Upon leafing through a then newly arrived copy of Rose's Heavenly Cakes several months ago, the beautiful picture of this cake sent chills down my spine.  I have been dreading the eventual making  of it ever since.

Sunday rolled around and I did what I always do before anything else on Sunday mornings; check in with HCB to see if Raymond, Faithy and/or Mendy have posted up cakes.  Most normal people read the Sunday newspaper, do the Sunday crossword or read the Sunday comics.  They don't make a blurry eyed mad dash  to the computer to see how the weekly cake stacks up.  When does a hobby become an obsession?  I'll tell you when a hobby becomes an obsession; when panic strikes because a tried and true recipe (Abelskivers)  is given in volume only without weight measurement.  I've gone over to the dark side of the digital scale abyss.

I started this meringue monstrosity at 3:30 a.m.  putting summer heat induced insomnia to good use.  Mixing up the lemon curd and lemon syrup gave me a boost of confidence.  The cake was surprisingly simple to mix up, thanks to the Wondra Flour dissolving without traces of hidden flour balls lurking in the batter.  The only thing left was the Italian Meringue.   So many better options kept springing to mind.  What if I made a sweetened creme fraiche like Ginger Elizabeth at that soufflee class?  Or what about slathering Haagen-Dazs Lemon ice cream over the top and turning it into an ice cream cake?  Whipping cream!  Faithful, trustworthy whipping cream with some lemon curd mixed in.  But post after HCB post extolled the virtues and sang the praises of Rose's meringue.  Seventeen hours later, at 8:30 p.m., the instant read thermometer and I saddled up for sugar syrup battle.   An hour later the golden meringue topped cake emerged from the oven.

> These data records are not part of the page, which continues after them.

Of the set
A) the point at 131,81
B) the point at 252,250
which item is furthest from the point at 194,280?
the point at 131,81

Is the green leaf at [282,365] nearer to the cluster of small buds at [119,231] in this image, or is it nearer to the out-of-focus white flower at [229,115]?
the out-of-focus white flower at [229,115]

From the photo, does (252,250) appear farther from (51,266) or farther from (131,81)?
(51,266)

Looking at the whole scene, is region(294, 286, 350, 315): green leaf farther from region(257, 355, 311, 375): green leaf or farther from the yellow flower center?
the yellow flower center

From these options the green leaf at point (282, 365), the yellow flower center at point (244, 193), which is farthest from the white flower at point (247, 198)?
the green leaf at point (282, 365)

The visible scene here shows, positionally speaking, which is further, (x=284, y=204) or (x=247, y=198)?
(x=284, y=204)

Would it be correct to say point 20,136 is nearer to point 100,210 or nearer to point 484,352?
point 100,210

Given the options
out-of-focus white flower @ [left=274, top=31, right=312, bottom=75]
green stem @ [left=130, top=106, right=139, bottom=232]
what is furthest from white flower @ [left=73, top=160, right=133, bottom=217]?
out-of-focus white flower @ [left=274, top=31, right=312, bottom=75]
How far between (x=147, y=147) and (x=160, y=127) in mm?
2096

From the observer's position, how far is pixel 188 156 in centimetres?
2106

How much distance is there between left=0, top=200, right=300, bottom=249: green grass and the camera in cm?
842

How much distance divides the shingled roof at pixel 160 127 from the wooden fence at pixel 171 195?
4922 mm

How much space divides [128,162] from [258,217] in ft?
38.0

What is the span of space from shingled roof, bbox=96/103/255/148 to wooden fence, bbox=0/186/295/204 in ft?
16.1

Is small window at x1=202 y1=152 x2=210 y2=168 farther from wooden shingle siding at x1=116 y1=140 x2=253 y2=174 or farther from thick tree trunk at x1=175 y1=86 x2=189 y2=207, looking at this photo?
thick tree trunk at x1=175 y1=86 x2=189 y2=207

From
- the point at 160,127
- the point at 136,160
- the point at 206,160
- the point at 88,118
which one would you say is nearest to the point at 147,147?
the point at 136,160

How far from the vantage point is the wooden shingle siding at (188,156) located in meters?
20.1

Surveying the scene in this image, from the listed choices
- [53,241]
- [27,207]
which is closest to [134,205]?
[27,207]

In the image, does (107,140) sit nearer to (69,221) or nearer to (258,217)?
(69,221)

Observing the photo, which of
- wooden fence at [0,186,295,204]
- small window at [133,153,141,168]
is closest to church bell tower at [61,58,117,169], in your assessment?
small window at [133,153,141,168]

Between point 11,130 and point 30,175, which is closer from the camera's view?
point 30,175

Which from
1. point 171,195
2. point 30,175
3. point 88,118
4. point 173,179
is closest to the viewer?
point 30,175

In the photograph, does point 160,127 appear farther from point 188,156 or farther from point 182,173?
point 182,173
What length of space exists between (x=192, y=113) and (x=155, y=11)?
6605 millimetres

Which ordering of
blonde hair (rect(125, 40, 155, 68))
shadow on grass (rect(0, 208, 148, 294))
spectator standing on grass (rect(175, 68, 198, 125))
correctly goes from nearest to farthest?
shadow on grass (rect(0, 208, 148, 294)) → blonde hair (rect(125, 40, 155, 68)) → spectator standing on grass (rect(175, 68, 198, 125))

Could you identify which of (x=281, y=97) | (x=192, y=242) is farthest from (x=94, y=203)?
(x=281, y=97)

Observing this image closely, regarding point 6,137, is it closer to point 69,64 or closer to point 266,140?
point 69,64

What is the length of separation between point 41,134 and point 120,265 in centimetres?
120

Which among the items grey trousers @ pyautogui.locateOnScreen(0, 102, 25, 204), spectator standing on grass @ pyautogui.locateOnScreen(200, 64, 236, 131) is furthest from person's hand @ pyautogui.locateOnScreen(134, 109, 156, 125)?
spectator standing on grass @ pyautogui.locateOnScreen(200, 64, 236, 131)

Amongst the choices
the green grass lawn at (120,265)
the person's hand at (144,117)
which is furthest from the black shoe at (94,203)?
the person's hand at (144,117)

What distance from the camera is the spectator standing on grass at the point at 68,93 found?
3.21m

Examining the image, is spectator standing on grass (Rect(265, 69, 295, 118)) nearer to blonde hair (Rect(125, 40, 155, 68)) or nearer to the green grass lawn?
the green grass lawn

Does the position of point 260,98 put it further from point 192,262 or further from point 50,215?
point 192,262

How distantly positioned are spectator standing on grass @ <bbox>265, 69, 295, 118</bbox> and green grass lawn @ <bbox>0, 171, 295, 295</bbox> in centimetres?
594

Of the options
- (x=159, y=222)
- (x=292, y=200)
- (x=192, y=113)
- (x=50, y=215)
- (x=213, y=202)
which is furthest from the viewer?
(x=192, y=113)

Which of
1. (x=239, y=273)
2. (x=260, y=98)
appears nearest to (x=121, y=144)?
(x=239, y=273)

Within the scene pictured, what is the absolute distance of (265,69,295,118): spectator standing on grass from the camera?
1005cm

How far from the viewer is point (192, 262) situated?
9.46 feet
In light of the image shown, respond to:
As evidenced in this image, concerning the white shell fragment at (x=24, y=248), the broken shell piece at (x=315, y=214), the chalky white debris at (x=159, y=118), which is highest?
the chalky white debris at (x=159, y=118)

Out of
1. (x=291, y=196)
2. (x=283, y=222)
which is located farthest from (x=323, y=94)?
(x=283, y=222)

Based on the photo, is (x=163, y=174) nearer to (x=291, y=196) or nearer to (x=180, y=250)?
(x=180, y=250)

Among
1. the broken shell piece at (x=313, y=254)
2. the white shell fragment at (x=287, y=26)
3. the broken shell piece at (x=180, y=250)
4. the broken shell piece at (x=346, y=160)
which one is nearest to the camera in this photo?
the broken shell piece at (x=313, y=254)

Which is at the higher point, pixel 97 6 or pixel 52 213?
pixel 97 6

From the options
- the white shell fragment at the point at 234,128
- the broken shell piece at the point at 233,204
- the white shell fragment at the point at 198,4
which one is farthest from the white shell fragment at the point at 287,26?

The meringue Rose created for this cake tastes nothing like any meringue I have ever eaten.  The cake is a burst of lemon; not too sweet because I found a leftover quarter cup of sugar which was supposed to go in the batter.  This cake certainly surprised me, which is a colossal understatement.  I didn't even scrape off the meringue.  Baked Alaska is suddenly calling my name.